* Given exercise *
Rewrite these lines, replacing "element" with "feature" and leaving everything else unchanged. Omit the pictures.

━━━━━━━━

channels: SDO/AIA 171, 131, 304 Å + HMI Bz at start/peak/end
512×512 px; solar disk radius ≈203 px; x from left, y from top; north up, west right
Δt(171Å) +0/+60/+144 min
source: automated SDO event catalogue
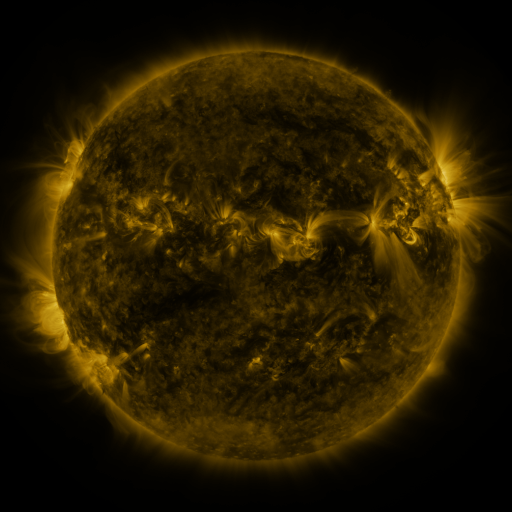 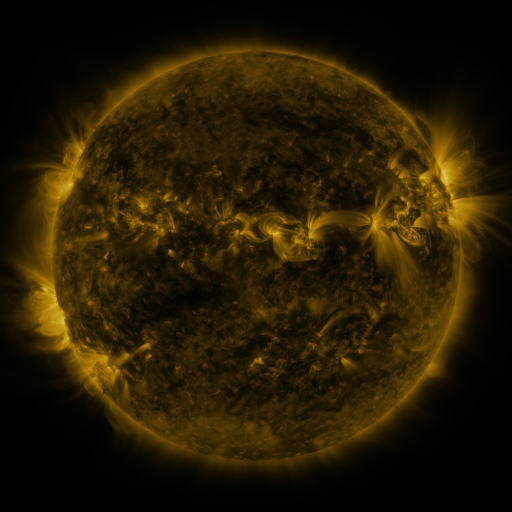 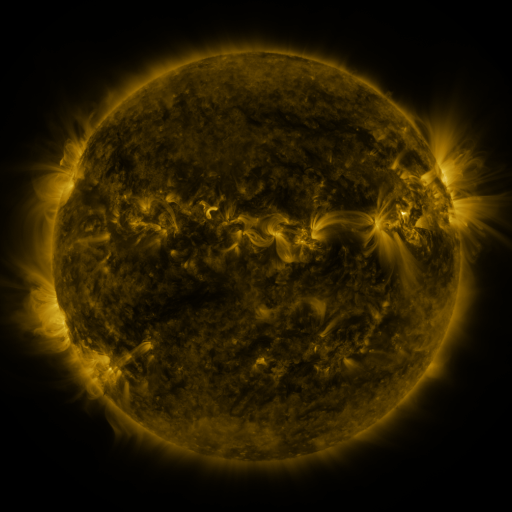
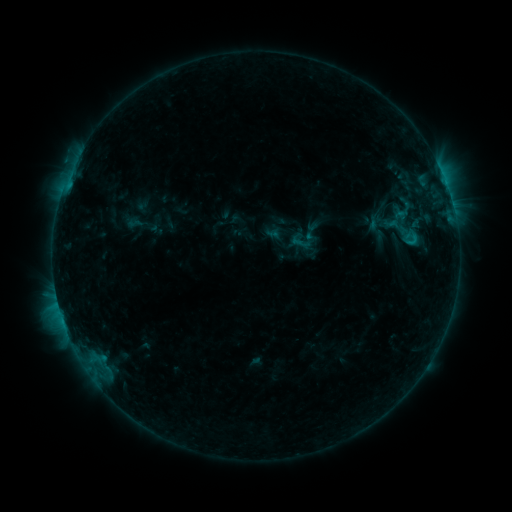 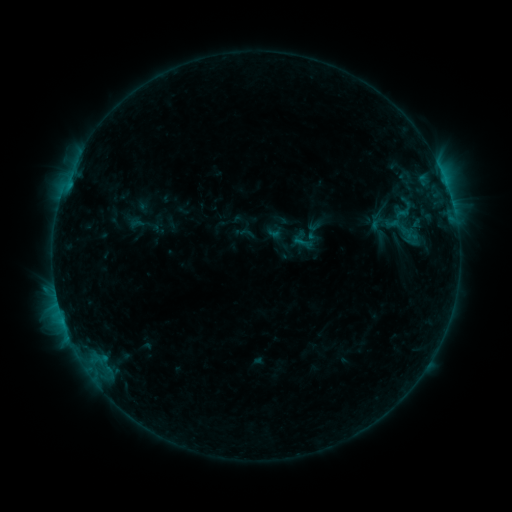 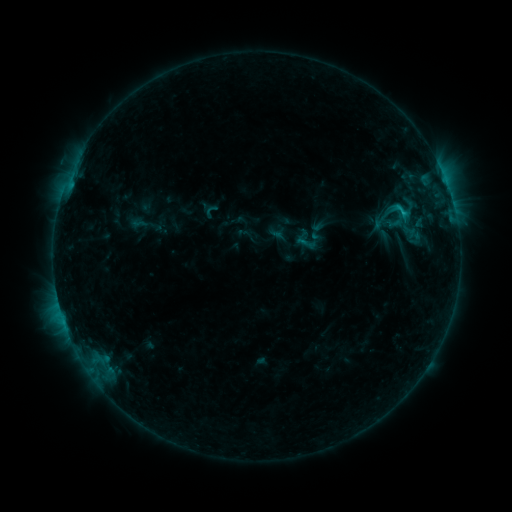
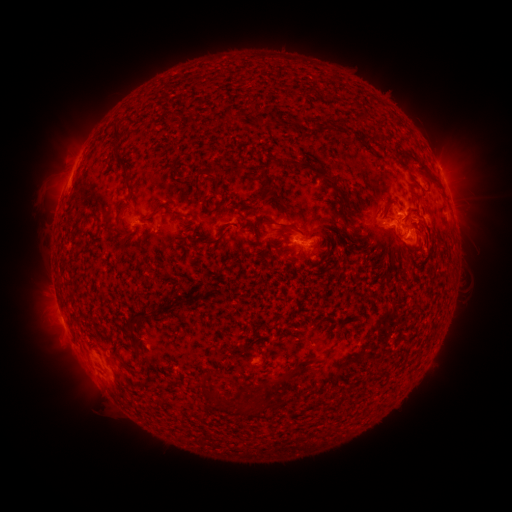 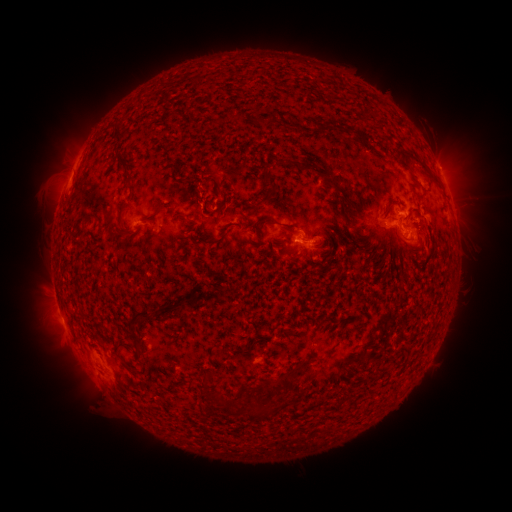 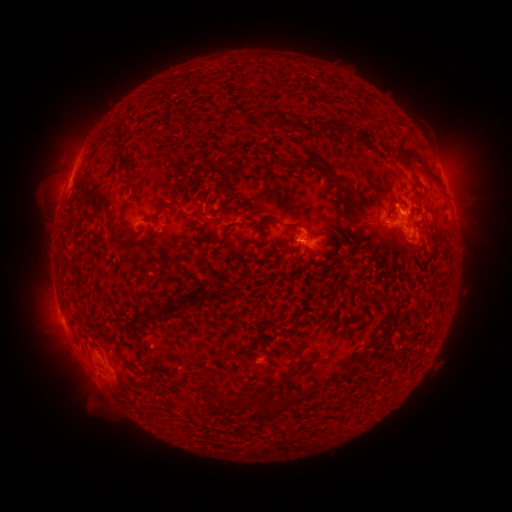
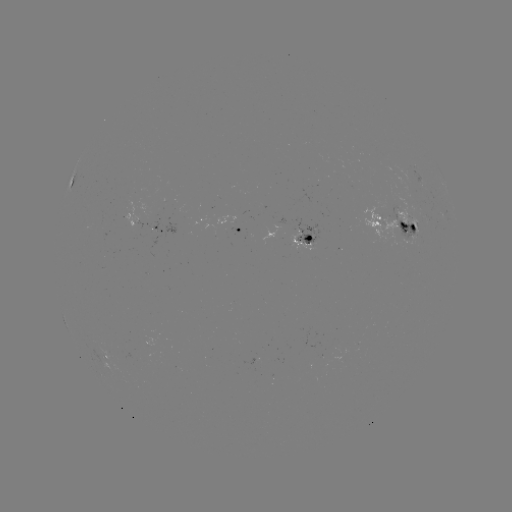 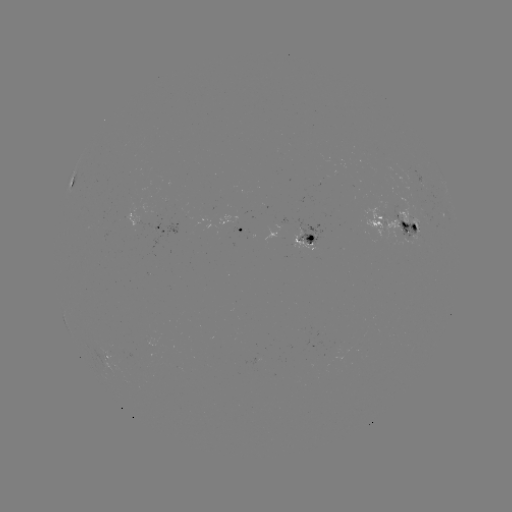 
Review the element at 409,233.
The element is emerging-flux region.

━━━━━━━━

* Solution to this task *
channels: SDO/AIA 171, 131, 304 Å + HMI Bz at start/peak/end
512×512 px; solar disk radius ≈203 px; x from left, y from top; north up, west right
Δt(171Å) +0/+60/+144 min
source: automated SDO event catalogue
Review the feature at 409,233.
The feature is emerging-flux region.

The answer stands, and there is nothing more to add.